Computer Science ›› 2020, Vol. 47 ›› Issue (3): 110-115.doi: 10.11896/jsjkx.190700041

Keywords Extraction Method Based on Semantic Feature Fusion

GAO Nan,LI Li-juan,Wei-william LEE,ZHU Jian-ming   

  1. (School of Computer Science and Technology, Zhejiang University of Technology, Hangzhou 310023, China)
  • Received:2019-06-04 Online:2020-03-15 Published:2020-03-30
  • About author:GAO Nan,born in 1983,Ph.D,is member of China Computer Federation.Her main research interests include data mining,machine learning and intelligent transportation system.
  • Supported by:
    This work was supported by the National Natural Science Foundation of China (61702456) and Zhejiang Public Welfare Technology Research Program (2017C33108).
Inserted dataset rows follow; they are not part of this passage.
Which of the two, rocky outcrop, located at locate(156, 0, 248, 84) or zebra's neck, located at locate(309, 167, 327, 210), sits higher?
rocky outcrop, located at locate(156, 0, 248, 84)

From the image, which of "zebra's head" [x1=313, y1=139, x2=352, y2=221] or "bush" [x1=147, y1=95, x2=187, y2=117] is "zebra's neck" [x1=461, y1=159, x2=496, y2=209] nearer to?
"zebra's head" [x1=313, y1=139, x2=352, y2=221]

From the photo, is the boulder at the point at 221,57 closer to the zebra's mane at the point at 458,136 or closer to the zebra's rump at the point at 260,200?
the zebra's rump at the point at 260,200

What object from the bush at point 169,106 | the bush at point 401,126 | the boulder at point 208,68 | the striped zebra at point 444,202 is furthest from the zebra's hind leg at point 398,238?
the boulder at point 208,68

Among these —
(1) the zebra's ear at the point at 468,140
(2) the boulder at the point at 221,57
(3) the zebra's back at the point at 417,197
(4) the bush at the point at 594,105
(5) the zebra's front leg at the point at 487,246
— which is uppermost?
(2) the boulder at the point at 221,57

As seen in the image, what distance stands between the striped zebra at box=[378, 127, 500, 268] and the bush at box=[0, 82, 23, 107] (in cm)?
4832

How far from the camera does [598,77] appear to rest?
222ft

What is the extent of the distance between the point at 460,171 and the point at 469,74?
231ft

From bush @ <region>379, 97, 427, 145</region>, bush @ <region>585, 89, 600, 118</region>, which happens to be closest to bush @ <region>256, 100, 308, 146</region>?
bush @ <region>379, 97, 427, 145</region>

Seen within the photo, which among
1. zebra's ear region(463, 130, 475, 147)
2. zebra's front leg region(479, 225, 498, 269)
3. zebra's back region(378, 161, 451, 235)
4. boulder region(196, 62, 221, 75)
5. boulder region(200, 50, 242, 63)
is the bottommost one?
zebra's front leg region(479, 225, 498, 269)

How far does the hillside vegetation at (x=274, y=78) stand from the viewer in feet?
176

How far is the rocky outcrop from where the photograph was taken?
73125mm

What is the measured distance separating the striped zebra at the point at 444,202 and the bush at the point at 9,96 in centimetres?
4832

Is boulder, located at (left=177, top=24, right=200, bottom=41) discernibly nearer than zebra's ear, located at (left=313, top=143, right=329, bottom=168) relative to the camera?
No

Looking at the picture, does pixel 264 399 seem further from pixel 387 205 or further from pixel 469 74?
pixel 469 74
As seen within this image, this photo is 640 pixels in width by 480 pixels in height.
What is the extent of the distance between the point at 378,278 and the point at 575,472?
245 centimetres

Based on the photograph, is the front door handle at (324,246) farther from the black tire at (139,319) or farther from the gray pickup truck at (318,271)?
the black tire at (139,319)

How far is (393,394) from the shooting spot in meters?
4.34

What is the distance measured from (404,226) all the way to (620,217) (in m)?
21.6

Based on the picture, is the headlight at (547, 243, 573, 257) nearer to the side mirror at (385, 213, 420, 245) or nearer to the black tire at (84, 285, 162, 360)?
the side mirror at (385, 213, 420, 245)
Abstract: Keyword extraction is widely used in the field of text mining,which is the prerequisite technology of text automatic summarization,classification and clustering.Therefore,it is very important to extract high quality keywords.At present,most researches on keyword extraction methods only consider some statistical features,but not the implicit semantic features of words,which leads to the low accuracy of extraction results and the lack of semantic information of keywords.To solve this problem,this paper designed a quantification method of the features between words and text themes.First,the word vector method is used to mine the context semantic relations of words.Then the main semantic features of the text is extracted by clustering.Finally,the distance between the words and the topic with the similar distance method is calculated.It is regarded as the semantic features of word.In addition,by combining the semantic features of word with the features of word frequency,length,location,language and other various description of words,a keywords extraction method of short text with semantic features was proposed,namely SFKE method.This method analyzes the importance of words from the statistical and semantic aspects,thus can extract the most relevant keyword set by integrating many factors.Experimental results show that the keyword extraction method integrating multiple features has significant improvement compared with TFIDF,TextRank,Yake,KEA,AE methods.The F-Score of this methodhas improved by 9.3% compared with AE.In addition,this paper used the method of information gain to evaluate the importance of features.The experimental results show that the F-Score of the model is increased by 7.2% after adding semantic feature.

Key words: Text mining, Statistical features, Semantic features, Support vector machine, Classification model

CLC Number: 

  • TP391